A provider, practitioner or supplier who routinely waives Medicare copayments or deductibles is misstating its actual charge. For example, if a supplier claims that its charge for a piece of equipment is $100, but routinely waives the copayment, the actual charge is $80. Medicare should be paying 80 percent of $80 (or $64), rather than 80 percent of $100 (or $80). As a result of the supplier’s misrepresentation, the Medicare program is paying $16 more than it should for this item.

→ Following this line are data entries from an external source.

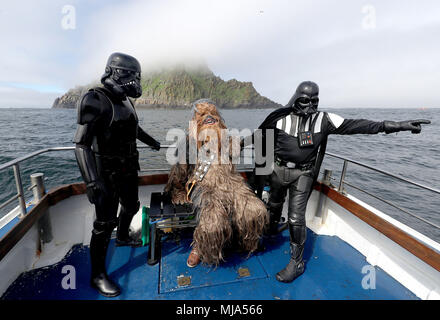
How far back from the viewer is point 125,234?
3299 mm

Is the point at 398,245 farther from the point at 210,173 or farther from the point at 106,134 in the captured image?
the point at 106,134

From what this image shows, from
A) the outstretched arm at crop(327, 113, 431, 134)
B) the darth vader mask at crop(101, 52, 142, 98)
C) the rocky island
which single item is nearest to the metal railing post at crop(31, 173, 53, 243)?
the darth vader mask at crop(101, 52, 142, 98)

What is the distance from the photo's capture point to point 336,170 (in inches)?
607

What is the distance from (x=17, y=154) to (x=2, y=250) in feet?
62.3

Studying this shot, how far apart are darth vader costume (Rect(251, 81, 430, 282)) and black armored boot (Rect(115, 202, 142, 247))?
211 centimetres

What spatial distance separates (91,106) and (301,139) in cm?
227

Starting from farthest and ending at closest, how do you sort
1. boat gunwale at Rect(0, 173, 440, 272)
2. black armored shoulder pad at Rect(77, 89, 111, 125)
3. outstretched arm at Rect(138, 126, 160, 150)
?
outstretched arm at Rect(138, 126, 160, 150) < boat gunwale at Rect(0, 173, 440, 272) < black armored shoulder pad at Rect(77, 89, 111, 125)

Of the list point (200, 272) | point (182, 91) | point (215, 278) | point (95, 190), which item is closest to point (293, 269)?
point (215, 278)

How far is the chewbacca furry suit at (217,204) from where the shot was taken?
2.68 metres

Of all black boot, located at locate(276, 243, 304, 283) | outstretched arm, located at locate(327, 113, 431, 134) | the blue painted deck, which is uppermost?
outstretched arm, located at locate(327, 113, 431, 134)

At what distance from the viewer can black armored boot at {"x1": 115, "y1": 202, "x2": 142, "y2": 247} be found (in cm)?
304

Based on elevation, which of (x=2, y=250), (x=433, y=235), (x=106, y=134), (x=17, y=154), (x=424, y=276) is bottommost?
(x=433, y=235)

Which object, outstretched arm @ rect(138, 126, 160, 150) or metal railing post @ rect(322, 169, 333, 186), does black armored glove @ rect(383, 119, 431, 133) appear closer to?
metal railing post @ rect(322, 169, 333, 186)
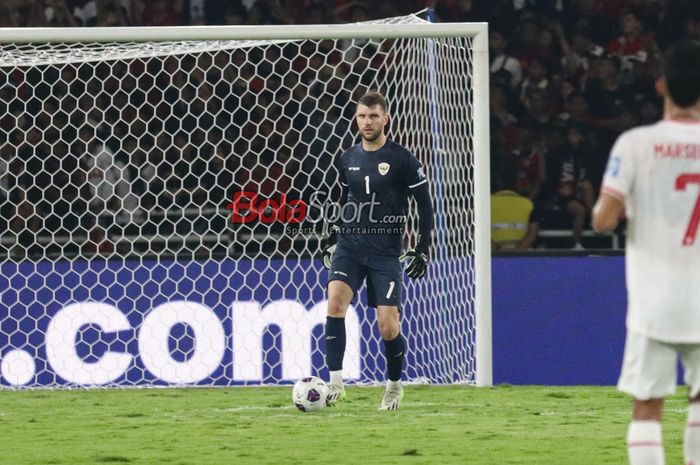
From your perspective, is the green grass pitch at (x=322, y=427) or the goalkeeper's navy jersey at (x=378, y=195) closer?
the green grass pitch at (x=322, y=427)

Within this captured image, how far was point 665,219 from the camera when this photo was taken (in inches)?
172

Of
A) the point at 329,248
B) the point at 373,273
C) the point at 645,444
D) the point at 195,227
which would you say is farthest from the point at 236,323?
the point at 645,444

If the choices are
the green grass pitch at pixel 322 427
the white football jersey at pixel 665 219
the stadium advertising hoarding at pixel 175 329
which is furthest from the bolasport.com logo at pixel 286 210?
the white football jersey at pixel 665 219

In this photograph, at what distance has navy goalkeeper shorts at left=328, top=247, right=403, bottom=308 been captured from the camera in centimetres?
796

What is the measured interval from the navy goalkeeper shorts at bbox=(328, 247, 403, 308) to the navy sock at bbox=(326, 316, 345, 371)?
209mm

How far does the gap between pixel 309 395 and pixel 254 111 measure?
3373 mm

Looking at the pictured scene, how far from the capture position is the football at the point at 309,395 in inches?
307

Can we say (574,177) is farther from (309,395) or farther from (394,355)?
(309,395)

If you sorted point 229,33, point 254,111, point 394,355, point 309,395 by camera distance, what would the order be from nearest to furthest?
point 309,395 < point 394,355 < point 229,33 < point 254,111

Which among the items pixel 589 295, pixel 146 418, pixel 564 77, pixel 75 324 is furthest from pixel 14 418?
pixel 564 77

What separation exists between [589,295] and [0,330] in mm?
4031

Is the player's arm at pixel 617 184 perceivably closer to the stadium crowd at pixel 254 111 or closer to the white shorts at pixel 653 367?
the white shorts at pixel 653 367

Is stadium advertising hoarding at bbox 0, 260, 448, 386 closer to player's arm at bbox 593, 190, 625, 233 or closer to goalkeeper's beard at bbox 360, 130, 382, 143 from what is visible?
goalkeeper's beard at bbox 360, 130, 382, 143

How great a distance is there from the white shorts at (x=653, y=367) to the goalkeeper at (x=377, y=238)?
355 cm
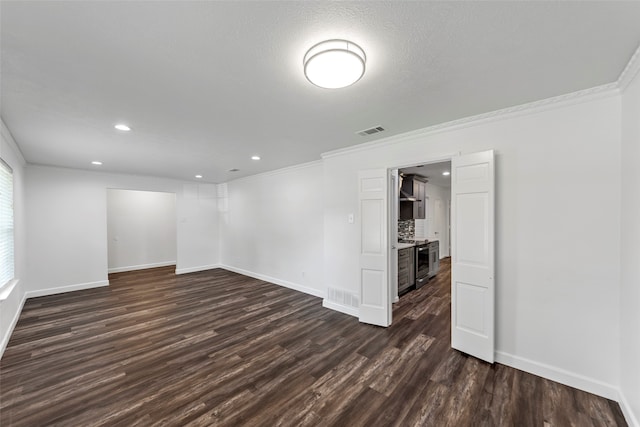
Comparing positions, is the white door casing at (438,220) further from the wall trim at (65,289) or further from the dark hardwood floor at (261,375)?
the wall trim at (65,289)

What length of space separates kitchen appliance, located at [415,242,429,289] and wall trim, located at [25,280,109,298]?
7.03 m

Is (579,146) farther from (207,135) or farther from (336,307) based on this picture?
(207,135)

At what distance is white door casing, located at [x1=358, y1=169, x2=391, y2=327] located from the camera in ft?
11.7

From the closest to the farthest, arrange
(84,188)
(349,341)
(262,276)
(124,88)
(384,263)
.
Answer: (124,88) → (349,341) → (384,263) → (84,188) → (262,276)

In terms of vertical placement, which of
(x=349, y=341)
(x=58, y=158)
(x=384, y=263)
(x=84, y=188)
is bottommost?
(x=349, y=341)

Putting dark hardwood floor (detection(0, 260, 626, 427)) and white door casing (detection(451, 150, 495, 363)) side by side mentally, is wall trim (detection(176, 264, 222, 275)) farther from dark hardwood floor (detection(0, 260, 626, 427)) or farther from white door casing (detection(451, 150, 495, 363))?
white door casing (detection(451, 150, 495, 363))

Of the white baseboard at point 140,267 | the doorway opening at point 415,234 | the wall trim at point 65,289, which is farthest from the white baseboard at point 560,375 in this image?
the white baseboard at point 140,267

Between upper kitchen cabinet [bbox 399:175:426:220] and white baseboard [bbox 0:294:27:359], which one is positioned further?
upper kitchen cabinet [bbox 399:175:426:220]

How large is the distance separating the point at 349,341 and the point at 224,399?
1.55m

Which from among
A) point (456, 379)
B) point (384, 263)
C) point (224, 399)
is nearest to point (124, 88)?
point (224, 399)

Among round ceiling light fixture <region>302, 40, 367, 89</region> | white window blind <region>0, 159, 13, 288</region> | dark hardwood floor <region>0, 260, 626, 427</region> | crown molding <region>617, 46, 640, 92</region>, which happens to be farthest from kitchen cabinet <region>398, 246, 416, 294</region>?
white window blind <region>0, 159, 13, 288</region>

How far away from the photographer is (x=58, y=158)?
175 inches

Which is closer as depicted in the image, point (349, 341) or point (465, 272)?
point (465, 272)

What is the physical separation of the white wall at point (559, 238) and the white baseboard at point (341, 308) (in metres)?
1.86
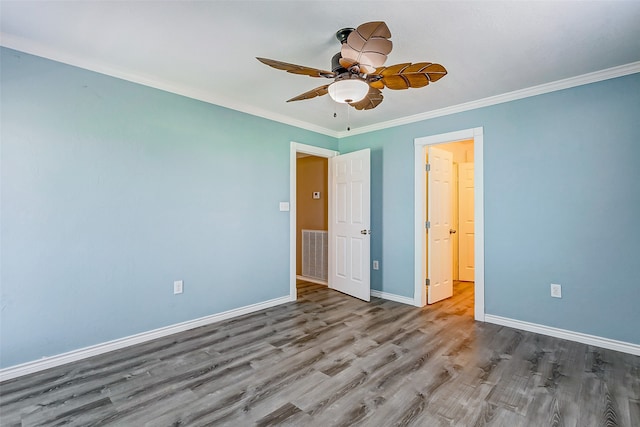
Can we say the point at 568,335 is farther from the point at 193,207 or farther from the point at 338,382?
the point at 193,207

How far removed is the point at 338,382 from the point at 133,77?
3083mm

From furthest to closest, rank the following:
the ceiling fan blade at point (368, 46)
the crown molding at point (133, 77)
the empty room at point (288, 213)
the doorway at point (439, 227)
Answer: the doorway at point (439, 227), the crown molding at point (133, 77), the empty room at point (288, 213), the ceiling fan blade at point (368, 46)

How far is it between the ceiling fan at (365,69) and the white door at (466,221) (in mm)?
3748

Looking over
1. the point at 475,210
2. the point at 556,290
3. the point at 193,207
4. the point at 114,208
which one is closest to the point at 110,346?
the point at 114,208

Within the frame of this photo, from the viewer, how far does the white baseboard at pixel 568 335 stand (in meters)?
2.61

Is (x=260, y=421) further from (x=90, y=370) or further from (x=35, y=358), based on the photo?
(x=35, y=358)

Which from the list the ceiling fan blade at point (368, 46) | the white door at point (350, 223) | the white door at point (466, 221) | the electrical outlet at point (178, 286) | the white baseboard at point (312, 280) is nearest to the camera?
the ceiling fan blade at point (368, 46)

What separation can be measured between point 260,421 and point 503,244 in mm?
2888

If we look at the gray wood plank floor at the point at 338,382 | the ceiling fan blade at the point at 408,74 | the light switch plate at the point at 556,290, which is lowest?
the gray wood plank floor at the point at 338,382

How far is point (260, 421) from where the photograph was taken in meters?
1.78

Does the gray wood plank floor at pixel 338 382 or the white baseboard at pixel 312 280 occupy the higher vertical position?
the white baseboard at pixel 312 280

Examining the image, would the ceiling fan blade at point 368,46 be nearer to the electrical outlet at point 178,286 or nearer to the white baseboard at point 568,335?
the electrical outlet at point 178,286

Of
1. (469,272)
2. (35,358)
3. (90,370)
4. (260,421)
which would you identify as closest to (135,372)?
(90,370)

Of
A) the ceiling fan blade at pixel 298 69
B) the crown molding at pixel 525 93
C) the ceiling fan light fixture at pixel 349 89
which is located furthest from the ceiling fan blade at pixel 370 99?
the crown molding at pixel 525 93
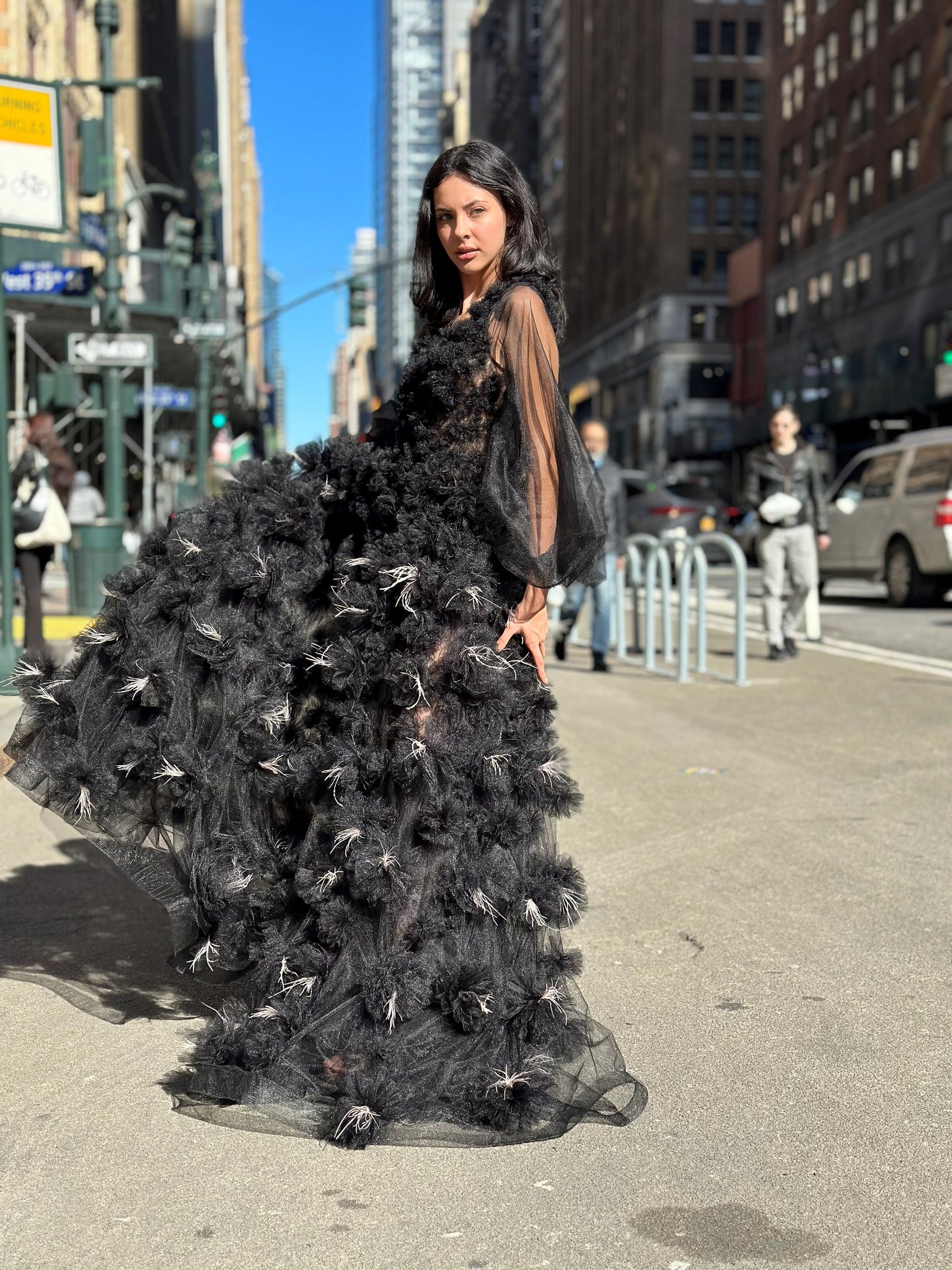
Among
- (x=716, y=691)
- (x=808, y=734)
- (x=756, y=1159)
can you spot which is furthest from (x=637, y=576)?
(x=756, y=1159)

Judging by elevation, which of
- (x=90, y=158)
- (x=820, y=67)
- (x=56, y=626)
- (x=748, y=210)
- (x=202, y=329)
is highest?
(x=748, y=210)

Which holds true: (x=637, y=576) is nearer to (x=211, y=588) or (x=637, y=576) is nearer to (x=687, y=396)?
(x=211, y=588)

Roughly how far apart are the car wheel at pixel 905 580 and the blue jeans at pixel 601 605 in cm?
673

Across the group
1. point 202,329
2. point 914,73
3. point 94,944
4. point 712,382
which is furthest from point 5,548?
point 712,382

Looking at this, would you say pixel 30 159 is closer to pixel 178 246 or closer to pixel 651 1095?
pixel 651 1095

Publication of OIG Special Fraud Alerts, 59 Fed. Reg. 65372-01, 65374-75 (Dec. 19, 1994). Courts have held that waiver amounts to fraud with respect to commercial policies. See, e.g., Almont, 121 F. Supp. 3d at 972 (providers’ charges to health plans and insurers are meant to reflect fees actually charged to the patient for claims; “reporting charges to an insurer that allegedly fail to account for co-pay waivers” “constitutes misrepresentation” of the actual charge for service).

Furthermore, financial incentives provided to patients may violate antikickback statutes. See, e.g., Cal. Ins. Code § 750 (“any person . . . who engages in the practice of . . . presenting . . . claims under policies of insurance, and who offers . . . any . . . consideration . . . as compensation or inducement to or from any person for the referral or procurement of . . . patients . . . is guilty of a crime”). So even if the independently wrongful requirement were to apply, there are grounds to allege that the conduct is independently wrongful.

For these reasons and others, we do not expect the holding of Ixchel to limit insurers’ ability to bring contractual interference claims when providers improperly divert patients out of network by offering financial incentives.